Most of all, its question was: Was the Liberal government really onside with the pipeline or not? Would the government back it, with full and unambiguous vigour, during the now most crucial stage — the actual construction of the damn thing? Or was the company expected to face intensifying opposition from the feverish enviros, more showdowns and blockades? Would it be with the company when the violence and dangerous confrontation loosely hinted at under the convenient umbrella of “civil disobedience” erupted during actual construction? Or would that be solely the company’s “problem?”
Was Kinder Morgan to face this, all on its own, while the federal government joyfully continued to waltz off with massive delegations to climate conferences, there to proclaim the evils of oil and carbon emissions and deplore those fiendish energy companies that kept insisting on supplying the world with the oil and gas the world depends on?
So Kinder Morgan hadn’t issued an “ultimatum.” Rather, it had declared instead a necessary “time out” to weigh this one question: Is it going to be much more of the same?
Unfortunately, we never got to hear the results of Kinder Morgan’s meditation. Because two days before the 31st the Liberal government stepped in to say it was buying the pipeline from the company. But no genius is required to deduce the conclusion the company had come to.
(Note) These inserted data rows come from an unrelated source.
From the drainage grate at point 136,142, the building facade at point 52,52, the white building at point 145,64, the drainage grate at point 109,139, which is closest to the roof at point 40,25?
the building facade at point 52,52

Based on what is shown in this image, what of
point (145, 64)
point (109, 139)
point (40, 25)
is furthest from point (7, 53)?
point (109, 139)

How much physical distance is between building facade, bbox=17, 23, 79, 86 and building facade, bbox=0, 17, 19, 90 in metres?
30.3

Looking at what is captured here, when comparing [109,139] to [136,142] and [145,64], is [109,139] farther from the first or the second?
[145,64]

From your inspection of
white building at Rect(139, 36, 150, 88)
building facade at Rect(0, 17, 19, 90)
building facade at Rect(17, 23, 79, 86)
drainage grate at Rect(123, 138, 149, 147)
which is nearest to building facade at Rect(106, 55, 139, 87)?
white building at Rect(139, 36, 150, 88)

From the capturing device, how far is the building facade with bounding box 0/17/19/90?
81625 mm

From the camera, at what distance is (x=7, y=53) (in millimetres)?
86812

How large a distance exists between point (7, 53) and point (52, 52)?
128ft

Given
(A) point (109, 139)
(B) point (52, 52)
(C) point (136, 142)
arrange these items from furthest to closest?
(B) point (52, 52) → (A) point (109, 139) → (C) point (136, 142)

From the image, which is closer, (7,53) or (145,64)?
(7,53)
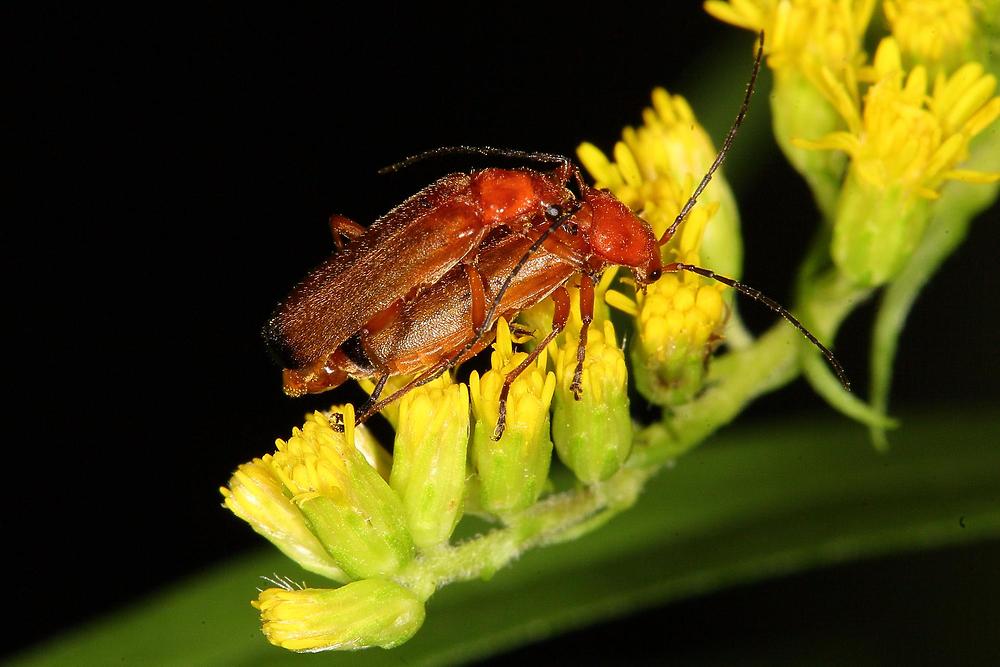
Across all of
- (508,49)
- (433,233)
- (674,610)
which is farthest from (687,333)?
(508,49)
It looked back at what it had already gone through, and looked ahead and saw vividly and to its horror it was only going to get worse.
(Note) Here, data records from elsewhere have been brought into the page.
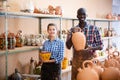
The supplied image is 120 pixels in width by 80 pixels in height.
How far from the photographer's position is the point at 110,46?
551 centimetres

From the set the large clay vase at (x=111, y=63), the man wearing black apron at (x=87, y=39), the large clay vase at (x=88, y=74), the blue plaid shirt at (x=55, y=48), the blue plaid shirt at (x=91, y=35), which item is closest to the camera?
the large clay vase at (x=88, y=74)

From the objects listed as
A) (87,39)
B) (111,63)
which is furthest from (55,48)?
(111,63)

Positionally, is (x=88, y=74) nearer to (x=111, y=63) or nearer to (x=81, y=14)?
(x=111, y=63)

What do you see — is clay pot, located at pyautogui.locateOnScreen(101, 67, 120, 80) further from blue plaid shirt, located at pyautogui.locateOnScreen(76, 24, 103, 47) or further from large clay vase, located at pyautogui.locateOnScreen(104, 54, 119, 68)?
blue plaid shirt, located at pyautogui.locateOnScreen(76, 24, 103, 47)

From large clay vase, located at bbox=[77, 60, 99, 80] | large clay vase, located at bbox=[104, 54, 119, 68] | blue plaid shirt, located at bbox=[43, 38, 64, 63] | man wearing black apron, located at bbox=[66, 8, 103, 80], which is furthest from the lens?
blue plaid shirt, located at bbox=[43, 38, 64, 63]

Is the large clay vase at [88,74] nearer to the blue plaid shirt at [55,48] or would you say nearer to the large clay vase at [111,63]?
the large clay vase at [111,63]

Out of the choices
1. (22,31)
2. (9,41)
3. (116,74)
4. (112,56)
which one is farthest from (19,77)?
(116,74)

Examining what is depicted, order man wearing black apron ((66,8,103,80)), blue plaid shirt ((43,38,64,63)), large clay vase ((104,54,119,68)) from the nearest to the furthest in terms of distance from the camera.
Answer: large clay vase ((104,54,119,68)), man wearing black apron ((66,8,103,80)), blue plaid shirt ((43,38,64,63))

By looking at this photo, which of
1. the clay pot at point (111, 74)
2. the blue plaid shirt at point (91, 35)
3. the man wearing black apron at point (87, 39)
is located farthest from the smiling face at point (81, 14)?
the clay pot at point (111, 74)

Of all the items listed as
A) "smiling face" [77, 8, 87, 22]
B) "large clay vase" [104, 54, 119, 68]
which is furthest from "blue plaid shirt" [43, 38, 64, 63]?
"large clay vase" [104, 54, 119, 68]

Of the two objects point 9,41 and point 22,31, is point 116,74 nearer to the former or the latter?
point 9,41

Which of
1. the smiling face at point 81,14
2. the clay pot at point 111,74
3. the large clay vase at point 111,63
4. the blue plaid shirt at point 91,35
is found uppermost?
the smiling face at point 81,14

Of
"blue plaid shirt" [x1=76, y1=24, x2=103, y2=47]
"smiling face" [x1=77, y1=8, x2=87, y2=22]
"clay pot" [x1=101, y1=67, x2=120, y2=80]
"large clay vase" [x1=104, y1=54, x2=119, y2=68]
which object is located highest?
"smiling face" [x1=77, y1=8, x2=87, y2=22]

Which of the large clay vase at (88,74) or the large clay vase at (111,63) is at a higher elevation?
the large clay vase at (111,63)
That the pipeline was going to be the target of massive and relentless eco-protest with all the theatrics and potential confrontation that implies, and that the entire burden of dealing with the propaganda war to be waged against the pipeline would be left entirely for the company to carry. That the Al Gores, David Suzukis, Elizabeth Mays, Neil Youngs, Leonardo DiCaprios, Jane Fondas, Bill Nyes and McKibbens, Naomi Kleins, Andrew Weavers, John Horgans and (now) Jagmeet Singhs, Greenpeace, Sierra, Tides and Rockefeller Foundation, every self-appointed and furiously righteous Alberta-is-killing-the-planet doomsday evangelist would be loosed in war against it and the pipeline. Was Kinder Morgan going to stay for that?
It wasn’t going to walk away from the project. It was going to flee for its life. Meantime the Liberals, having by one means or another reduced the entire capacity for Alberta to take its oil to markets other than the U.S. to one, and only one, pipeline, could not be seen to have that last one go, too. Straight-up revolt in Alberta, and establishing Canada as a pariah in the world’s capital markets, would be only two of the consequences that would ensue.
That the pipeline will actually be built … is an entirely separate issue
And so the government, under pressure, in political desperation, stitched together a princely Hudson’s Bay blanket of four and a half billion of our finest Canadian dollars to avoid the full storm that would have erupted on the 31st if Kinder Morgan were to say to Canada and the world what surely it would have said: that it had had enough! That Canada was the worst place in the world for oil and gas projects. That permits granted there were really useless. That the Canadian government — its prime minister had actually said so — would shut down the entire oil and gas industry tomorrow if it could. And that it only supported it to the degree, and reluctantly, that it absolutely had to. And finally, and without question, that the Canadian government was the most feeble and ambiguous partner any energy project could ever dread to see.
This is how and why we have got to where we are, that our climate-change government is in the pipeline-building business. That the pipeline will actually be built, that anything fundamental about the contest over whether it can be built, has changed, at all, is an entirely separate issue. I would argue that this “national project” is just as tentative as it ever has been. The storm has yet to begin.